| Entries drawn from a collection |
** Start **
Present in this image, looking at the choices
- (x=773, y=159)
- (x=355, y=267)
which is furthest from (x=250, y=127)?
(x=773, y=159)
** End **
| Written exercise |
Copy the listing above line for line, changing nothing.

| Full response |
Present in this image, looking at the choices
- (x=773, y=159)
- (x=355, y=267)
which is furthest from (x=250, y=127)?
(x=773, y=159)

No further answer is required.